Realmente escute o que seu filho diz quando perguntar a ela como era a escola , e faça perguntas específicas como: "Com quem você se sentou no almoço hoje?" ou "Com quem você brincou no recreio?" Se seu filho parece triste ou chateado por responder a essas perguntas, ou diz que ela não sentou ou brincou com ninguém, pergunte por quê.

Fale com o professor do seu filho. O professor de seu filho provavelmente está ciente da dinâmica social na sala de aula e pode ser capaz de fornecer uma visão do que está acontecendo. Ela ou ele também é provavelmente experiente em lidar com cliques e pode ser capaz de sugerir algumas soluções para ajudar seu filho se seu filho realmente estiver sendo excluído por um grupo.

Não assuma que isso é uma "parte da infância", ou um rito de passagem que tornará as crianças mais fortes, ou simplesmente desaparecerá se elas o ignorarem. Exclusão ou bullying social é agressão, sem ses, ands ou buts. Só porque o comportamento agressivo pode ser algo que era comum nas gerações passadas e pode ser algo que certas crianças ainda praticam hoje, isso não significa que devemos permitir que ele continue, diz Tracy Vaillancourt, PhD, Professor e Presidente de Pesquisa do Canadá em Saúde Mental Infantil e Prevenção da Violência na Universidade de Ottawa. E, mais importante, a pesquisa mostrou que os efeitos a longo prazo do bullying podem durar décadas depois, e estão ligados a problemas físicos e de saúde e outros contratempos na vida adulta.
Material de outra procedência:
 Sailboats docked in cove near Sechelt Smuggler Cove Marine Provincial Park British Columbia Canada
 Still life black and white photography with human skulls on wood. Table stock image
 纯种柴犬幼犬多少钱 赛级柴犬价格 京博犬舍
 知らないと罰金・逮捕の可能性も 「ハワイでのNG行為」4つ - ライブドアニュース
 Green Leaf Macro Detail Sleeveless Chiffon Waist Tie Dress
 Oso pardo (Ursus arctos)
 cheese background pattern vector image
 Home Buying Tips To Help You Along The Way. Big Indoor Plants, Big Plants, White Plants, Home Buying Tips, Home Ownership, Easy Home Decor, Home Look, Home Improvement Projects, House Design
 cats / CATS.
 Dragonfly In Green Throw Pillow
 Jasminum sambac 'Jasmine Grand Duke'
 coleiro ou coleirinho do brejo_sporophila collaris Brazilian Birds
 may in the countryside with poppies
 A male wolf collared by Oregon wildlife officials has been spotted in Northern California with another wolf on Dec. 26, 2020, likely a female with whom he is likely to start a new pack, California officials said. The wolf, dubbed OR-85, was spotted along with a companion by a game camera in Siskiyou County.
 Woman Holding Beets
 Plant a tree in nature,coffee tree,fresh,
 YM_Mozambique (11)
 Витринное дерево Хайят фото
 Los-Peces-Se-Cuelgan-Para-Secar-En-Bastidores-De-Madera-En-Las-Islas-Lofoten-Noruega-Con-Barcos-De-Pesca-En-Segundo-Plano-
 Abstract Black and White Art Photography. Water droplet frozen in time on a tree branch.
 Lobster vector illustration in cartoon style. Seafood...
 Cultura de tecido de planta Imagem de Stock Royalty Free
Incentive seu filho a brincar com outras crianças. Quando nos sentimos excluídos, naturalmente nos esforçamos ainda mais para nos encaixar, diz o Dr. Vaillancourt. Dirija seu filho para outras crianças e tire o foco das crianças malvadas. Marque uma data para brincar depois da escola e organize encontros com pais e filhos que não façam parte da panelinha para que seu filho faça outras amizades saudáveis.

Se seu filho é parte de um grupo, fale com ela sobre o que isso realmente significa e quais são as desvantagens (ela pode não ter permissão para ser ela mesma; ela pode ter que fazer coisas que não quer fazer para se encaixar; excluindo outras crianças é um comportamento prejudicial; etc.).
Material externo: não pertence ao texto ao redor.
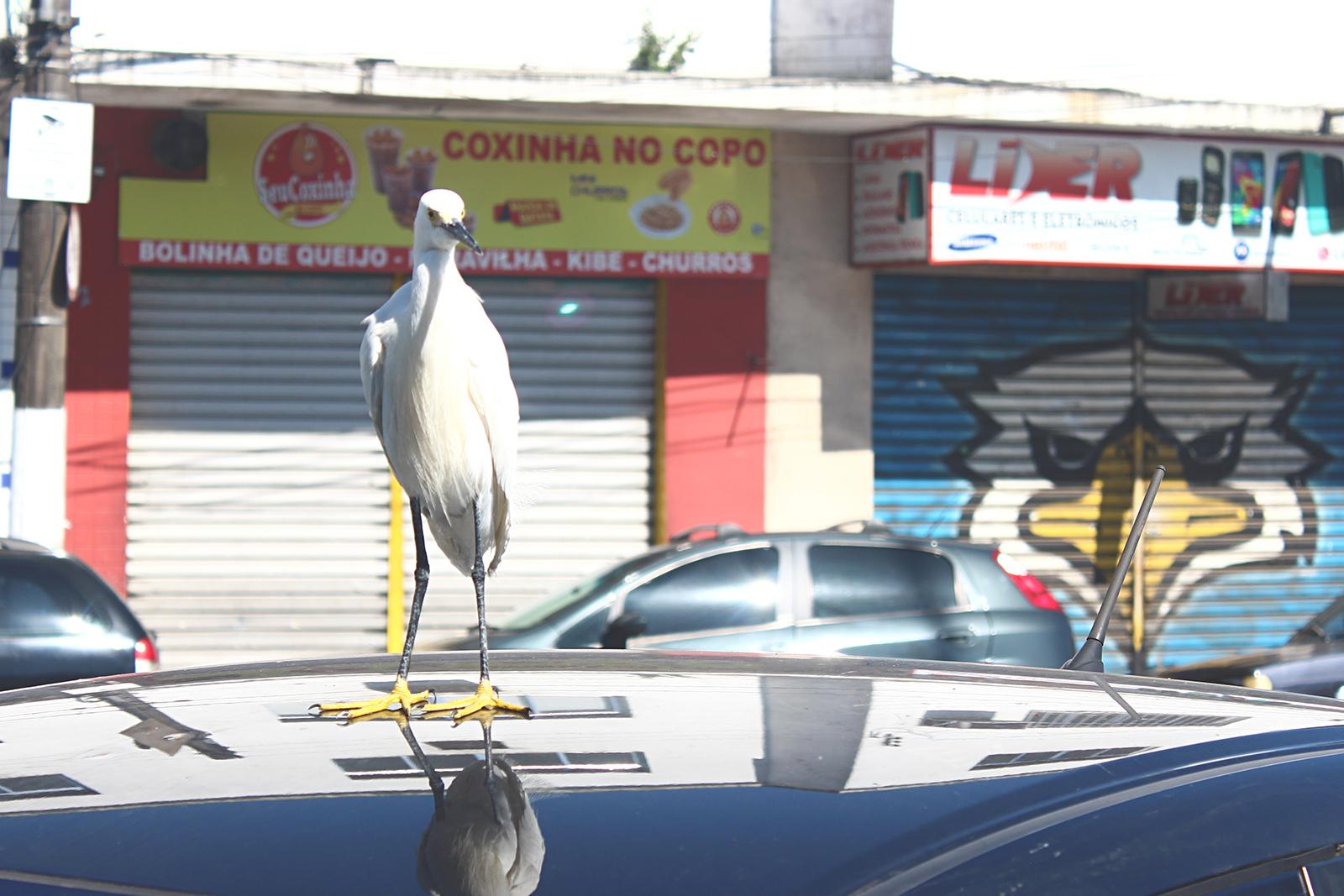 pássaro em cima carro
Fale com ela sobre o que significa ter poder sobre os outros e incentive a empatia perguntando-lhe como se sentiria do outro lado, deixado de lado, intimidado ou excluído.

O que os professores podem fazer

Os professores podem desempenhar um papel crucial na formação de cliques. Para evitar que grupos sociais como esse formem e obtenham poder na sala de aula, os professores podem garantir que eles preparem o palco para que isso não aconteça, diz o Dr. Vaillancourt. Eles podem dividir grupos fechados que formam e juntam diferentes crianças regularmente e encorajam todas as crianças a trabalharem umas com as outras.
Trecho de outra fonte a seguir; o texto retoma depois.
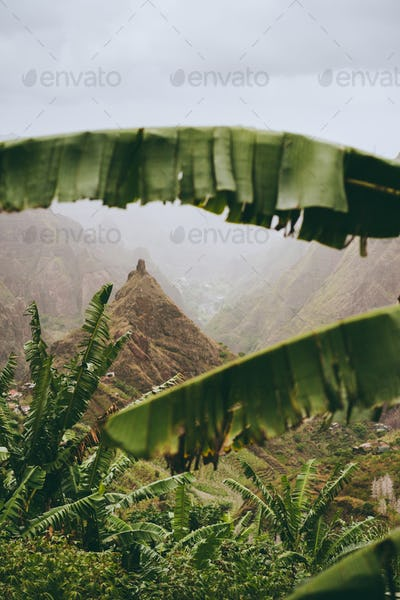 Mountain peak of Xo-xo valley visible throught the banana leaves frame down the valley. One of the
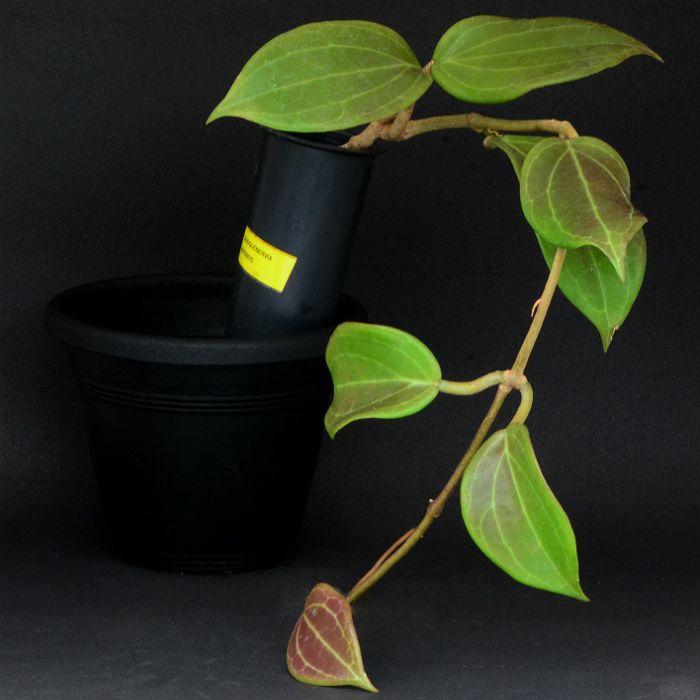 Hoya quinquenervia - flor de cera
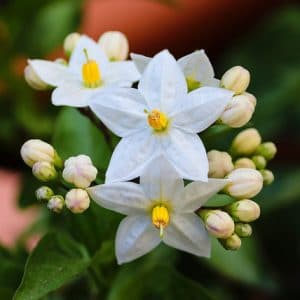 Is jasmine poisonous to dogs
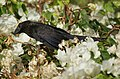 Grenada- Smooth-Billed Ani (4464431954).jpg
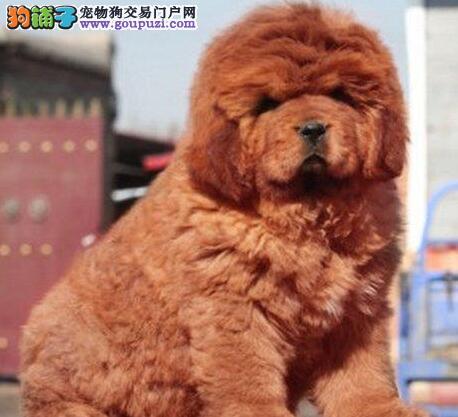 低价出售高品质藏獒幼犬 可来深圳实体店当面挑选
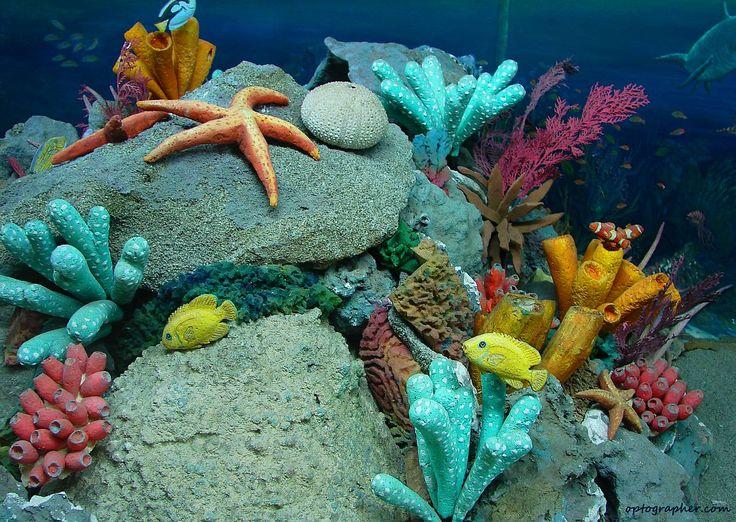 Undersea Life | Underwater | Its My Life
Tanto os pais quanto os professores podem e devem fazer um esforço para orientar as crianças na direção certa para que as crianças aprendam sobre coisas como cooperação e gentileza , não habilidades que falam com as piores partes do comportamento humano, como mesquinhez e desprezo.

"Nós frequentemente nos concentramos nos três" R's "da educação, mas negligenciamos o primeiro" R "da educação - os relacionamentos", diz o Dr. Vaillancourt.